Later, he sat in the dark, with only the television for company, and told himself he liked it that way.

He was thirty-three years old and he’d alienated every single person who’d ever meant something to him. Some men earned their lives of quiet desperation, their solitary confinement. An empty house, an abandoned life, another long winter all alone.

Zoe Brook was kidding herself: there was no rehabilitating him. There was no point pretending.

Hunter had never been destined for anything but this.

Chapter Three

“Is this why you missed another appointment, Mr. Grant, or is this just a little bit of wallowing on a weekday night? Self-indulgence, perhaps? I hate to mention it, but it looks like self-pity.”

For a moment, Hunter thought he was dreaming that sharp, amused voice that could belong to only one person. But he wasn’t asleep. He’d driven himself crazy on his couch for a while after speaking to Austin, and had then taken himself off to his extraordinarily expensive health club to sweat it out on the treadmill. Mile after brutal mile, until his legs felt shaky and weak. And then he’d sat in the whirlpool tub with the jets on high, pretending his mind was perfectly fucking clear.

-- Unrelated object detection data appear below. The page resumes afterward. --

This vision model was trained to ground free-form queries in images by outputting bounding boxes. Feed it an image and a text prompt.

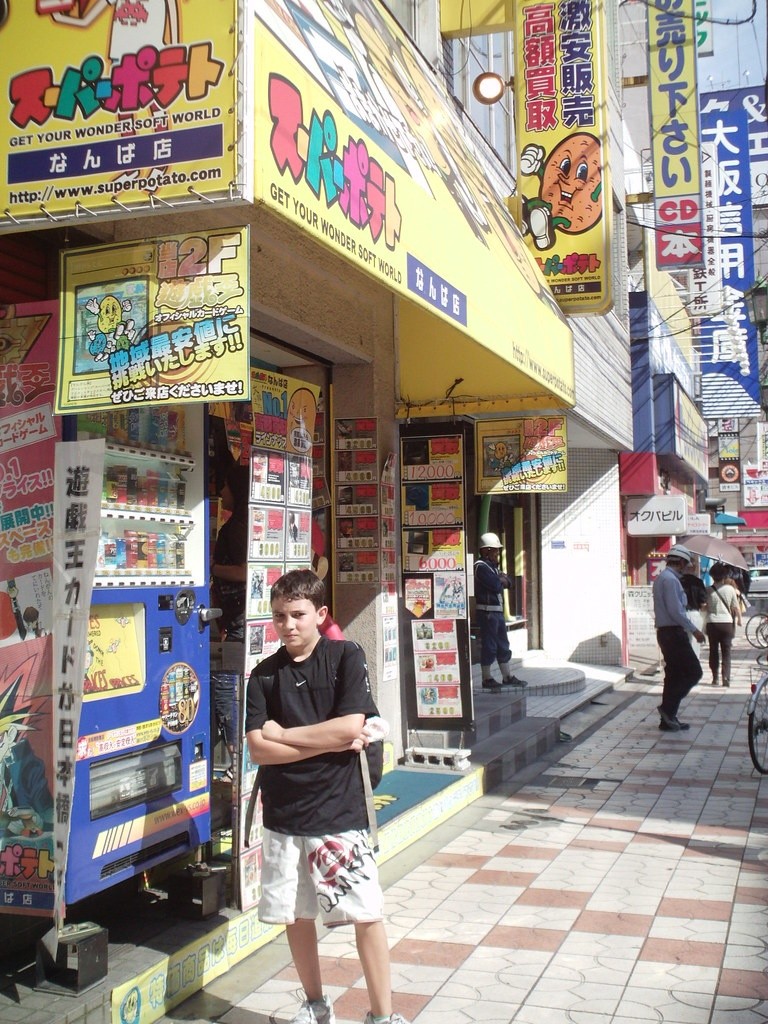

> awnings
[714,513,747,526]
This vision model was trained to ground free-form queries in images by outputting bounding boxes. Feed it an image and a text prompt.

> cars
[747,567,768,593]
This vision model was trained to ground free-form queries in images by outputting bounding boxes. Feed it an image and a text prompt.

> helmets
[478,533,503,549]
[667,544,694,568]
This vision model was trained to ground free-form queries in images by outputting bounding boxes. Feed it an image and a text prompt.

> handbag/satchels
[739,600,746,614]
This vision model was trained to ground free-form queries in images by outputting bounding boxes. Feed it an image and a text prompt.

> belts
[684,608,699,612]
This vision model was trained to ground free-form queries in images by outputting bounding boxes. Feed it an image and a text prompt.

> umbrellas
[676,535,749,571]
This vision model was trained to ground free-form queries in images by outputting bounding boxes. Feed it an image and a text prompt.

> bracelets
[211,563,216,576]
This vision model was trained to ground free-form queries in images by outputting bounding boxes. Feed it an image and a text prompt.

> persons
[245,569,412,1024]
[210,464,250,784]
[653,544,751,731]
[474,533,528,688]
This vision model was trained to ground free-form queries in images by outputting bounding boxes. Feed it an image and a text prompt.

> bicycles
[744,613,768,776]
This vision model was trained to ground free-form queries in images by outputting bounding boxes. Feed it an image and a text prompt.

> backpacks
[253,639,386,791]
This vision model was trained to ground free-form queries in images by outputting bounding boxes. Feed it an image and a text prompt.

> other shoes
[481,679,502,689]
[712,680,719,684]
[658,718,690,730]
[502,676,528,687]
[723,675,729,686]
[657,705,681,732]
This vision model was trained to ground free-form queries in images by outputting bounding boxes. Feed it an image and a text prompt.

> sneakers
[364,1010,411,1024]
[268,989,336,1024]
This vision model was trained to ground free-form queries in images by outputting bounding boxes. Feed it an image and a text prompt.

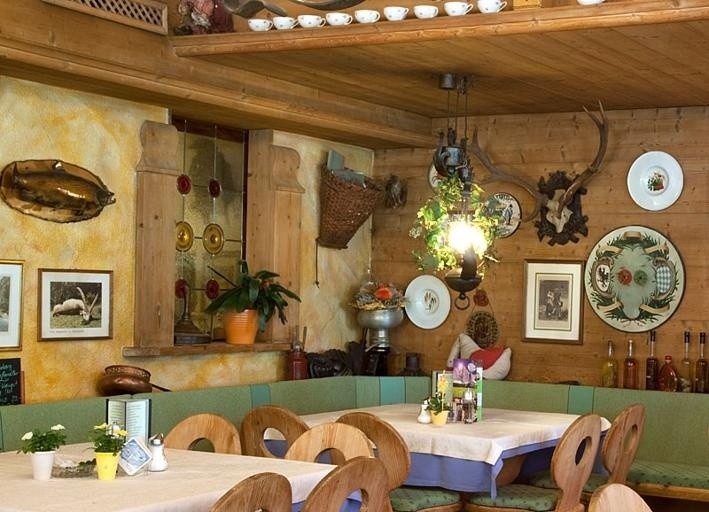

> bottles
[694,332,708,392]
[463,391,474,424]
[657,354,680,392]
[623,339,639,388]
[147,437,168,471]
[601,340,619,387]
[680,330,693,391]
[418,399,431,423]
[645,329,658,389]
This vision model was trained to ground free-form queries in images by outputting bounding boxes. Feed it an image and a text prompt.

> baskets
[318,165,385,250]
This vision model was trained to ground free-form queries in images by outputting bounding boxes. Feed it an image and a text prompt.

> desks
[1,441,339,512]
[295,404,613,511]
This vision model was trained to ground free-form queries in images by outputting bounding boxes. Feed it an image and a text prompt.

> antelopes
[52,284,101,324]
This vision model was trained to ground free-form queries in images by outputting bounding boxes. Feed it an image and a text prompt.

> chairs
[533,403,652,512]
[464,413,602,512]
[284,423,374,480]
[328,412,462,512]
[239,406,318,462]
[161,414,244,457]
[208,472,292,512]
[304,457,390,509]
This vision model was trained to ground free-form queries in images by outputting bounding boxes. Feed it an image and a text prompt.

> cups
[288,351,308,380]
[405,352,420,370]
[245,0,510,34]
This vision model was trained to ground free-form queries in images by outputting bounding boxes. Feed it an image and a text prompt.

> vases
[355,307,404,353]
[31,451,55,481]
[95,450,119,480]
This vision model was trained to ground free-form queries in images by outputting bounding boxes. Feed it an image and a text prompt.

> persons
[505,204,513,224]
[554,288,563,319]
[546,290,554,317]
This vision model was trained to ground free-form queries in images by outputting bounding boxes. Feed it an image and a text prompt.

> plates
[428,148,472,196]
[403,275,450,329]
[627,150,683,210]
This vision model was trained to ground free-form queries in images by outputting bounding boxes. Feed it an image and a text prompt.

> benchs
[591,386,709,512]
[1,375,356,452]
[356,375,592,413]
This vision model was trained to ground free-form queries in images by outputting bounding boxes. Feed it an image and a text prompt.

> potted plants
[204,259,303,345]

Zoe Brook stood there when he opened his eyes, much like one of the many apparitions he hadn’t been thinking about. She wore another impressively sleek dress today, this one in a gunmetal gray that skimmed over her lean curves and made his mouth go dry, with a long and complicated sweater over it. Her lips were red, her eyes were cool, and there was no reason at all she should be looking at him like that at eleven o’clock at night.

“I think this confirms that you’re stalking me,” he said, instead of all the other things he wanted to say. “Do I need to call security?”

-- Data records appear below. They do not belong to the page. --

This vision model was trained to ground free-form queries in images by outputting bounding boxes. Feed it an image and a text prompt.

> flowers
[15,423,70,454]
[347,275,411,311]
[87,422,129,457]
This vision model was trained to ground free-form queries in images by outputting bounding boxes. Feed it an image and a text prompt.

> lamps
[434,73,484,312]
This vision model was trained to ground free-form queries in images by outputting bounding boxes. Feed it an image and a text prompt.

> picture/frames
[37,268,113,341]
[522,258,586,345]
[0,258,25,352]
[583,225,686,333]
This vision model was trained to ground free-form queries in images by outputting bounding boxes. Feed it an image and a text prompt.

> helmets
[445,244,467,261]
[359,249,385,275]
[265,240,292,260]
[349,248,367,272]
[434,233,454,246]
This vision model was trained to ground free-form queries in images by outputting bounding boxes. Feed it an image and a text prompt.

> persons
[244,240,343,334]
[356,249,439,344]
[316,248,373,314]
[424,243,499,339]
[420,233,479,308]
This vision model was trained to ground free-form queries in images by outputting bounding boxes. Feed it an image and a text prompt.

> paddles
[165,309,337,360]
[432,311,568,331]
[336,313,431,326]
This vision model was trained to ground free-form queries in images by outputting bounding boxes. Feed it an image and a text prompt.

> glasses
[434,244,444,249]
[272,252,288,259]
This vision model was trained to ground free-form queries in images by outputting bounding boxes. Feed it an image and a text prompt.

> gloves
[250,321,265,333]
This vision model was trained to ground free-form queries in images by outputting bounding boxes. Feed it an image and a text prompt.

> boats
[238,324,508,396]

“This isn’t stalking. This is persistence. I can understand why you’d be unfamiliar with the concept.”

“Tomayto, tomahto,” he murmured.

She smiled that wicked smile of hers, and he was glad the bubbles concealed the most unruly part of him from view. He stretched his arms out along the sides of the hot tub and smiled back.

Suddenly, he was wide awake. Clearheaded, even. At last. More focused than he’d been in years.

“I know you couldn’t possibly have missed your appointment today on purpose,” she said, in a bright and easy way at complete odds with the shrewd look she was giving him. “But I’m afraid that’s two strikes.”